— START OF SOURCE DOCUMENT —

The first all-container ship to visit New Zealand was the Columbus New Zealand, which berthed at Beach Street Wharf on 26 June 1971, before the container terminal had been built. It used its own on-board crane whose arm folded out to land or pick up containers from the wharf.
The redevelopment lead to the closing in 1975 and filling in of the graving dock while the wharves were replaced by two berths – the later multi-purpose berth is to the right – and a heavy-duty paved space for storing, washing and devanning (unpacking) containers.
In 1988 the Otago Harbour Board was replaced by a quasi-autonomous local government entity, Port Otago Ltd.

The port currently has three berths suitable for handling containerized, multi-purpose, and conventional vessels; Beach St, the container berth and the multi-purpose three berths. The swinging basin is dredged to , with a turning diameter of .
A $23 million  long extension to the existing multi-purpose berth which increased its total length to  was completed in 2019.

Quarrying 
A quarry known as the “Big Quarry” was opened on Church Street in March 1866 and operated until it closed in the 1920. This supplied Port Chalmers brecia locally known as bluestone which was used in the foundations of the Dunedin Railway Station, the Otago Boys’ High School, the University of Otago Clocktower, Dunedin Town Hall and in the Port Chalmers Graving Dock and to construct many other buildings in the area. The site is now home to the Lady Thorn Rhododendron Dell.

Ship building 
Beginning with the construction of the 13-ton schooner Sarah which was launched in 1859  shipbuilding became an important activity at Port Chalmers. Notable following vessels were the 70-ton steamer Taiaroa (1865), the 50-ton schooner Maid of Otago (1870), the 70-ton schooner Friendship (1871) and the 70-ton schooner Mary Ogilvie (1873). In 1861 William Isbister constructed at Carey’s Bay the first patent slip of its kind in New Zealand. He soon built a second slip and on them carried out ship repairs and built a number of small vessels, among them the paddle steamer Tuapeka (1863), 28-ton schooner Cymraes (1864) and the dredge New Era (1867).   Other shipbuilders based at Port Chalmers were Sutherland & McKay, Knewstubb Brothers (from the late 1880s until 1905), Miller Bros, Miller & Tunnage and Morgan & Cable.  Morgan & Cable later changed its name first to the Maori Iron Works and later in 1906 to Stevenson & Cook which during the Second World War built seven Castle class minesweepers at Boiler Point for service with Royal New Zealand Navy. Boiler Point took its name from an abandoned ship's boiler. After the war the company built the penstocks for the Roxburgh Power Station, before eventually closing in 1958, due to a diminishing workload. The company’s facilities were taken over by Sims Engineering Ltd who built tugs and in 1984 launched the 1,056-ton dredge New Era, as of 2006 the largest powered vessel built in New Zealand. Sims closed in about 1990.

— END OF SOURCE DOCUMENT —
— START OF ENTRIES SHOWN —

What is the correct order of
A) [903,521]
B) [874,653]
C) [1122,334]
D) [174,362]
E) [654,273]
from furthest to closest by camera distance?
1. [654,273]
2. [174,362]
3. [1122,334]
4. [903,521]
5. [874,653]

— END OF ENTRIES SHOWN —
— START OF ENTRIES SHOWN —

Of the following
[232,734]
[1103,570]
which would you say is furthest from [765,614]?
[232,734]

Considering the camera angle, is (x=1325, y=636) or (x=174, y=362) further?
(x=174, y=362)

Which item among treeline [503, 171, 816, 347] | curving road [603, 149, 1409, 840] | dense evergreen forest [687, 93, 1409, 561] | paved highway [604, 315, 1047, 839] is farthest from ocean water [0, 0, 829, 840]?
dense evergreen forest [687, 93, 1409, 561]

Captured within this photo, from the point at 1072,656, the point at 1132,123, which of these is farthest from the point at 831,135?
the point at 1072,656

— END OF ENTRIES SHOWN —

### SET PROBLEM
Continue the Port Chalmers history from its last sentence.

### IN RESPONSE
Ship repair 
The construction of the floating dock and then the graving dock allowed the port to establish itself as a centre of ship repair. The Union Steam Ship Company was established in Dunedin in 1875 and in the same year established a workshop at Port Chalmers to repair both its own and other companies’ ships. The company purchased the hulk of the barque ‘’Don Juan’’ in 1878 and moored it between the Bowen and George Street piers where it was used as a carpenters’ workshop and sailmakers loft. As demand for the workshop’s services increased in 1889 the company moved its workshops and sailmakers loft to an existing three-storey building before in 1897 the company constructed a new much bigger building on reclaimed land with further expansion in the following year. Up until 1920  Port Chalmers was the company’s main repair facility until in that year the company moved its headquarters to Wellington followed by the establishment of its main repair centre in that city. The facilities at Port Chalmers declined in importance until they finally closed in 1975.
Between 1920 and 1930 a large number of the Norwegian whaling vessels based at Stewart Island were refurbished by the workshops of the Union Stream Ship Company. The Second World War was a particularly busy period due to repairs being required on vessels damaged by the enemy.

Governance 
Until 1853 public works were undertaken by the Governor of New Zealand and from thereafter by the Provincial Government, but little was spent on local development. In 1855 the town obtained a directly elected representative on the  Provincial Government  when the council was restructured into eight electable districts of which the town was one. The town obtained its first directly elected local governance when a nine member Town Board was formed in 1860 following the passing of the Port Chalmers and Invercargill Town Board ordinance in 1859.
On 9 April 1866 the town became a municipality and then a borough in 1884. The first mayor of the borough was Daniel Rolfe. By 1905 the borough was divided into four wards—High, East, Middle and South.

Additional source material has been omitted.